Нам снова трудно прийти к общему выводу. БЕО – Боевая еврейская организация. Была ли БЕО участницей сопротивления в том смысле, как он это себе представляет? Можно ли назвать активным участием в сопротивлении то, что связные БЕО ночевали у нас и многие из них были моими школьными товарищами?
Новый вопрос – была ли БЕО связана с коммунистическим подпольем? Я вновь и вновь рассказываю об одном из подразделений Гвардии Людовой, к которому присоединились в лесах под Конисполем те немногие члены БЕО, кому удалось бежать из Малого гетто. Пусть он сам определяет, была или нет БЕО связана с коммунистами.
Самое тревожное – я так и не знаю, как выглядят мои ответы, когда он отщелкивает их на большой черной пишущей машинке.
Чиновник иммиграционной службы исписал уже четыре листа и, сложив их на столе текстом книзу, закладывает пятый.
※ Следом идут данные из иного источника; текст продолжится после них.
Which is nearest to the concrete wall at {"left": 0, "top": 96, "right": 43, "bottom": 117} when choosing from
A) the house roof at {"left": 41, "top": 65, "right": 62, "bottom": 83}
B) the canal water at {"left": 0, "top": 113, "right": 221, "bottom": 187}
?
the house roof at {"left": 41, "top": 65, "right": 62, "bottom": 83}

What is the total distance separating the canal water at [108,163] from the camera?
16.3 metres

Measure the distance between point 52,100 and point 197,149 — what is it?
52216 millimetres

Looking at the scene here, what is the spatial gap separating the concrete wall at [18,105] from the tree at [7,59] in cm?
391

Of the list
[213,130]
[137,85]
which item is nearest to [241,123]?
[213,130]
Почему я уехал из Польши? Потому что в Польше преследуют евреев, потому что был кровавый погром в Кельце, потому что еврейских студентов в университетах жестоко избивают. В Лодзи, где я учусь, одного еврейского студента убили и угрожают тем же остальным.
Он говорит что-то невразумительное, как мне кажется, дает понять, что все это не может считаться уважительной причиной, чтобы остаться в Швеции. Я снова возражаю – если тебя угрожают убить, это более чем достаточная причина для эмиграции.
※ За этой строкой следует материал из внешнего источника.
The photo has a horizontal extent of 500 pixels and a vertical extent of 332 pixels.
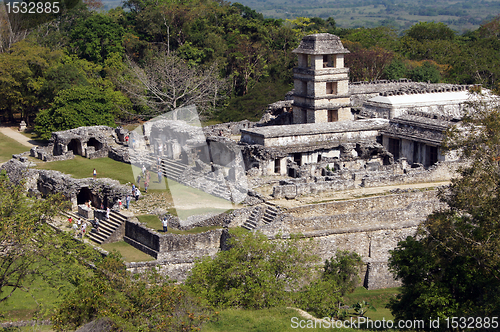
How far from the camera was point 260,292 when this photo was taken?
935 inches

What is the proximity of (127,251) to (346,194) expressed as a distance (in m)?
12.0

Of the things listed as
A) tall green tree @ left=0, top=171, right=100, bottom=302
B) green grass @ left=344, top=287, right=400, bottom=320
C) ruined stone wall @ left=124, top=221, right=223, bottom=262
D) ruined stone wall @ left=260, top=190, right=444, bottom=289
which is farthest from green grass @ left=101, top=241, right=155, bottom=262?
green grass @ left=344, top=287, right=400, bottom=320

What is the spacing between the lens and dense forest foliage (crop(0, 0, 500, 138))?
59250mm

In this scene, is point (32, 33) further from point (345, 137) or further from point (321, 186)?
point (321, 186)

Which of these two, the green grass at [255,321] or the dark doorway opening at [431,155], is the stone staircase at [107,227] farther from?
the dark doorway opening at [431,155]

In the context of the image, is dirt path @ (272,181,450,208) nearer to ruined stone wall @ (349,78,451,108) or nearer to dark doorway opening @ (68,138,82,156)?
ruined stone wall @ (349,78,451,108)

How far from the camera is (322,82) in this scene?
47.7 meters

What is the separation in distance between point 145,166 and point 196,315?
23.3 m

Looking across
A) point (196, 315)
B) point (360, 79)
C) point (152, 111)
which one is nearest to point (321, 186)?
point (196, 315)

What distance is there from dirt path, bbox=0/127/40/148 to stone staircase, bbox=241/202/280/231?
27.5 meters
К концу долгого допроса он просит меня еще раз подумать, нет ли еще какой-нибудь причины. Нет, только антисемитизм, они же угрожают убить нас, продолжаю настаивать я. Он все же пытается мне помочь – может быть, я ощущал на себе преследования коммунистического режима.
И тут я забиваю последний гвоздь в свой собственный гроб: гордо заявляю, что в Польше сейчас у власти признанное международным сообществом коалиционное правительство, а никакой не коммунистический режим, к тому же я совершенно не интересуюсь политикой. Эту мою тираду он не записывает.
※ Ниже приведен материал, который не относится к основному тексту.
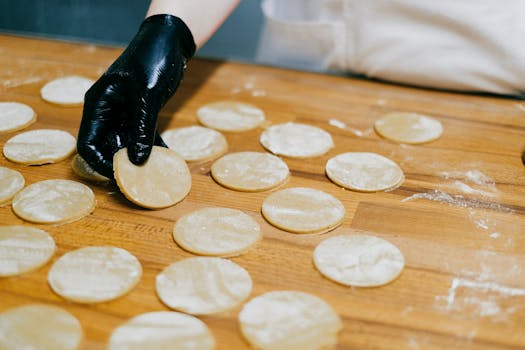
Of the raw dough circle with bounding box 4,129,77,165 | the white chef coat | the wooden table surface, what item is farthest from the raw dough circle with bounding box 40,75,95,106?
the white chef coat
Чиновник долго просматривает свои бумаги – у него больше вопросов нет. Вдруг в его голосе появляются человеческие нотки – он просит меня подумать, не хочу ли я чего-либо добавить к протоколу. Но я, во-первых, понятия не имею, что он там написал, а во-вторых, совершенно измотан долгим допросом. Мне нечего добавить, говорю я. Он еще раз заглядывает в протокол, на секунду задумывается, протягивает мне руку и желает успеха.
Наконец я могу с большим опозданием пообедать.
Я чувствую себя совершенно несчастным и недовольным самим собой. Умом я понимаю: не было никаких причин злиться на этого чиновника. Никто не хотел причинить мне ничего плохого, но я вновь ощущаю, что совершенно бесправен. Как и в гетто, как и в лагере – но на этот раз не среди большого коллектива товарищей по несчастью, а как отдельно взятая личность. И это, оказывается, гораздо хуже… Полицейский был безупречно корректен. Не особенно приветлив, но и не враждебен, к тому же у него есть право задавать мне личные вопросы и требовать на них ответа, чтобы потом определить, как истолковать мои слова. Я все это понимаю, но чувствую себя одиноким и покинутым.